Copy out verbatim everything in the hatchery fire article from "Records, photographs, press" down to "on the property.".

• **Given text**:
☆ ☆ ☆ ☆

Burned buildings can be rebuilt but the 100,000 chum salmon and close to four decades of history lost in a fire Wednesday night at Port Moody's Mossom Creek Hatchery cannot be replaced.

Burned buildings can be rebuilt but the 100,000 chum salmon and close to four decades of history lost in a fire Wednesday night at Port Moody's Mossom Creek Hatchery cannot be replaced.

Records, photographs, press clippings, research and student work were all destroyed in the blaze, according to George Assaf, vice-president of Burrard Inlet Marine Enhancement Society (BIMES), which operates the hatchery.

"That's the biggest heartbreak," said Assaf, who said he was devastated by the news. "We had 37 years worth of records stored here."

Ruth Foster, a retired teacher who was helped found the hatchery, first learned something was wrong at around 7 p.m. when she was notified that the security alarm at the building had been triggered.

When she arrived, the hatchery's gates and doors were locked and everything seemed normal. But soon she noticed smoke inside the building and called 911.

Port Moody Fire Chief Remo Faedo said icy road conditions leading up to the hatchery meant that firefighters could not get their engine on the property.

After the first engine got stuck, crews began the time-consuming task of carrying 850 m of hose up to the facility to fight the fire.

"We eventually got there, but the building was fully involved," Faedo said.

☆ ☆ ☆ ☆

• **Given data**:

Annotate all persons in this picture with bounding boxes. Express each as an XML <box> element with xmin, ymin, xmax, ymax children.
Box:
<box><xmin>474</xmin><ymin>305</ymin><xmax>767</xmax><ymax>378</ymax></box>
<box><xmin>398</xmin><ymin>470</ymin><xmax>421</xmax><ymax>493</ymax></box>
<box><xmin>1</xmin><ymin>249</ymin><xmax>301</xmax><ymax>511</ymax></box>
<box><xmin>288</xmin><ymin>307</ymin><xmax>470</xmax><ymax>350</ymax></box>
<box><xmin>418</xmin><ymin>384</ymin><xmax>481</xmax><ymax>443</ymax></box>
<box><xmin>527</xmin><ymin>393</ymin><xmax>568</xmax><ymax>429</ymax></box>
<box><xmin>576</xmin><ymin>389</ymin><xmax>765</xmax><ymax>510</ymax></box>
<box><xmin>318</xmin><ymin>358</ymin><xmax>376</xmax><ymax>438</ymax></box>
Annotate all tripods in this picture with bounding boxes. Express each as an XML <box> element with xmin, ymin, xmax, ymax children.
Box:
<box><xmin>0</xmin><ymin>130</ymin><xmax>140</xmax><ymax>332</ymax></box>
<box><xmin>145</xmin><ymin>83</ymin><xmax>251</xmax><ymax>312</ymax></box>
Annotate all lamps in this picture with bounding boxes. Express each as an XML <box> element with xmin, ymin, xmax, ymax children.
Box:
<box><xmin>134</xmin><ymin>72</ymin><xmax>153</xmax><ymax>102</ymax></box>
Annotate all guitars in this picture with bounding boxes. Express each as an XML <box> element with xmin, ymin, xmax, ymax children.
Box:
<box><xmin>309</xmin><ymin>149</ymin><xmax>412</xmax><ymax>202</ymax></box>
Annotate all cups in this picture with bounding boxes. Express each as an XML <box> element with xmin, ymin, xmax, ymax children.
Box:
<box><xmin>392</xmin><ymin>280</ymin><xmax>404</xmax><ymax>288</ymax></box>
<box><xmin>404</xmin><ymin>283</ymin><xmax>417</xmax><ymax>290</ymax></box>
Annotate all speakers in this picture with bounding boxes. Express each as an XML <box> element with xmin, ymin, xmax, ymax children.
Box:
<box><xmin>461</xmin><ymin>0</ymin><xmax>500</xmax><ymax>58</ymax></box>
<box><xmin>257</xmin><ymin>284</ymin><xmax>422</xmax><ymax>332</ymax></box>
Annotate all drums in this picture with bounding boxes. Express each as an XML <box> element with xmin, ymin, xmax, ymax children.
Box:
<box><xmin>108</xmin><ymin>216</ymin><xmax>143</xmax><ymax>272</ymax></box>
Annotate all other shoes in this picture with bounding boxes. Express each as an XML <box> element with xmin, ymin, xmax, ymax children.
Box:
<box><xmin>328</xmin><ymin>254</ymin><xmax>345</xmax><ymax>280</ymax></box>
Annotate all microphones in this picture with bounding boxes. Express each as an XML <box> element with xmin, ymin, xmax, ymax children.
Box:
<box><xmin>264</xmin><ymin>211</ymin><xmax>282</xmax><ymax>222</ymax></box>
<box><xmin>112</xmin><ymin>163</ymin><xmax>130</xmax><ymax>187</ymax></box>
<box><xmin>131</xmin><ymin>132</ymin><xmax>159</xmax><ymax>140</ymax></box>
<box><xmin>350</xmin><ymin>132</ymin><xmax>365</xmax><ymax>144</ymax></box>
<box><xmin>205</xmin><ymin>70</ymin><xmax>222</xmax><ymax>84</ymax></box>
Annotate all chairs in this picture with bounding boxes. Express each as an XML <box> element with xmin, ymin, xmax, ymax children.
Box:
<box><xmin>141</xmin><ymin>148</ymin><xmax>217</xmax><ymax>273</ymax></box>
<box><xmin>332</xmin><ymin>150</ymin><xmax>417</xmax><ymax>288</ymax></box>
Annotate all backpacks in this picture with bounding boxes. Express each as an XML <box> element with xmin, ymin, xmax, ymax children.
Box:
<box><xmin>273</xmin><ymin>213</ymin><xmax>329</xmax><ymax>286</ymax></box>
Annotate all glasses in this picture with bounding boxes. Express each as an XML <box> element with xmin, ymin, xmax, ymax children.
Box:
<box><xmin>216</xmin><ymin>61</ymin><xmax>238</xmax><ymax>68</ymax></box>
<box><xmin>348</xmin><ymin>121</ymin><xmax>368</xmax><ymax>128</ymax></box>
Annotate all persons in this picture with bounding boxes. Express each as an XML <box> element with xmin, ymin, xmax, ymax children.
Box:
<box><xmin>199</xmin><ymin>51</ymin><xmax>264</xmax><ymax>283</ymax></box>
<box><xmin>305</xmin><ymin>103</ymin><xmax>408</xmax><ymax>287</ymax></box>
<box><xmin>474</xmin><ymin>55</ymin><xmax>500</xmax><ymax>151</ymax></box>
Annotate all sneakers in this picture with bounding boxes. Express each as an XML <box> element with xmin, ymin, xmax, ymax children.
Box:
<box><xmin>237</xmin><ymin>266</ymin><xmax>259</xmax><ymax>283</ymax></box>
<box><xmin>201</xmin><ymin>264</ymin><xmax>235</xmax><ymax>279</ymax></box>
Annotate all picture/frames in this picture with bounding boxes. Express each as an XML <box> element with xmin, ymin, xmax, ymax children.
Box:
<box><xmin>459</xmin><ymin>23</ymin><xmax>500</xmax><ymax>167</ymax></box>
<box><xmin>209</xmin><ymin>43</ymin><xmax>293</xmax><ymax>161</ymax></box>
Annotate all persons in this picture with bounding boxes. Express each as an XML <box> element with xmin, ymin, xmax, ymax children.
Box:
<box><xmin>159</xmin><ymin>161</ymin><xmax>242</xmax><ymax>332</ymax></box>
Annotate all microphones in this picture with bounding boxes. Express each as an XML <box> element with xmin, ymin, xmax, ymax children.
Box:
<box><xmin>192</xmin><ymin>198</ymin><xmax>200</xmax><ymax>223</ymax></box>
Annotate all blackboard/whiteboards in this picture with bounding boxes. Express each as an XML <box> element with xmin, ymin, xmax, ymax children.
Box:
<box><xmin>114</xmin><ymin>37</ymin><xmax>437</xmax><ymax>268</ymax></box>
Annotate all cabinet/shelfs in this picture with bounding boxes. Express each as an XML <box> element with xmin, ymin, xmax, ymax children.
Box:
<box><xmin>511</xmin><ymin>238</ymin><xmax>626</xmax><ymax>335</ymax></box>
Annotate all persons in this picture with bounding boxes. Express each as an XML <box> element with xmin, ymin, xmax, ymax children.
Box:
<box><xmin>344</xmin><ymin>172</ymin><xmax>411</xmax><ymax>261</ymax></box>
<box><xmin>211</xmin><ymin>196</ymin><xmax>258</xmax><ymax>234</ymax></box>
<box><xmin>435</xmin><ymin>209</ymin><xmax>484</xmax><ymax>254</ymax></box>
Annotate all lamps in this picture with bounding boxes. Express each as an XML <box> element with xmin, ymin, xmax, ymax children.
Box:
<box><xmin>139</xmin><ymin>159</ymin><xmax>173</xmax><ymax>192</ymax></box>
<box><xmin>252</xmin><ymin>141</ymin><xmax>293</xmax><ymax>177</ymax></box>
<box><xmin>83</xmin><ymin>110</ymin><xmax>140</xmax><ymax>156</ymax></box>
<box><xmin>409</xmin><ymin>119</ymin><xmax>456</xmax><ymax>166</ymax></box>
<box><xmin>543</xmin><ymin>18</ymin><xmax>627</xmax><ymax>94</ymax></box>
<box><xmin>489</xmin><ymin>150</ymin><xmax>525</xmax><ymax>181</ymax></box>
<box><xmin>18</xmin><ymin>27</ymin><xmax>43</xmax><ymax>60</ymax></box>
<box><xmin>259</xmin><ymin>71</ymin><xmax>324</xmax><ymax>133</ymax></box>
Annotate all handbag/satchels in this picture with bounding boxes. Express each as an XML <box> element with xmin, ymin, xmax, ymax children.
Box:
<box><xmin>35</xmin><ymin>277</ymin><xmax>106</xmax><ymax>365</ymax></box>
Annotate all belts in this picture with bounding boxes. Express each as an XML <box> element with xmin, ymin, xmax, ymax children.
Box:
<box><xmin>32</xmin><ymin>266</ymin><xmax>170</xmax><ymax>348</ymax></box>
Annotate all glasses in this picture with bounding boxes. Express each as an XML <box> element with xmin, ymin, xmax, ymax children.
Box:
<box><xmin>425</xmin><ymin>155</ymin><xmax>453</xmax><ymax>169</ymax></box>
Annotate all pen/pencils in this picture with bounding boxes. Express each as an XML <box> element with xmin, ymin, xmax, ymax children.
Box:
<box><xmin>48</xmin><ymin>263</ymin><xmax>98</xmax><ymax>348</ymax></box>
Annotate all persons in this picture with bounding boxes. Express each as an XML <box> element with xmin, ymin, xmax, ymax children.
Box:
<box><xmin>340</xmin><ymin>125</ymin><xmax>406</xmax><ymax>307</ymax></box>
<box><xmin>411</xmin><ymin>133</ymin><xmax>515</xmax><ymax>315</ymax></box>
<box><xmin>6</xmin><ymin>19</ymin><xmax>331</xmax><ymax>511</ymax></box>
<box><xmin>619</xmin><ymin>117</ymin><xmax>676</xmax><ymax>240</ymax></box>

☆ ☆ ☆ ☆

• **Result of this task**:
Records, photographs, press clippings, research and student work were all destroyed in the blaze, according to George Assaf, vice-president of Burrard Inlet Marine Enhancement Society (BIMES), which operates the hatchery.

"That's the biggest heartbreak," said Assaf, who said he was devastated by the news. "We had 37 years worth of records stored here."

Ruth Foster, a retired teacher who was helped found the hatchery, first learned something was wrong at around 7 p.m. when she was notified that the security alarm at the building had been triggered.

When she arrived, the hatchery's gates and doors were locked and everything seemed normal. But soon she noticed smoke inside the building and called 911.

Port Moody Fire Chief Remo Faedo said icy road conditions leading up to the hatchery meant that firefighters could not get their engine on the property.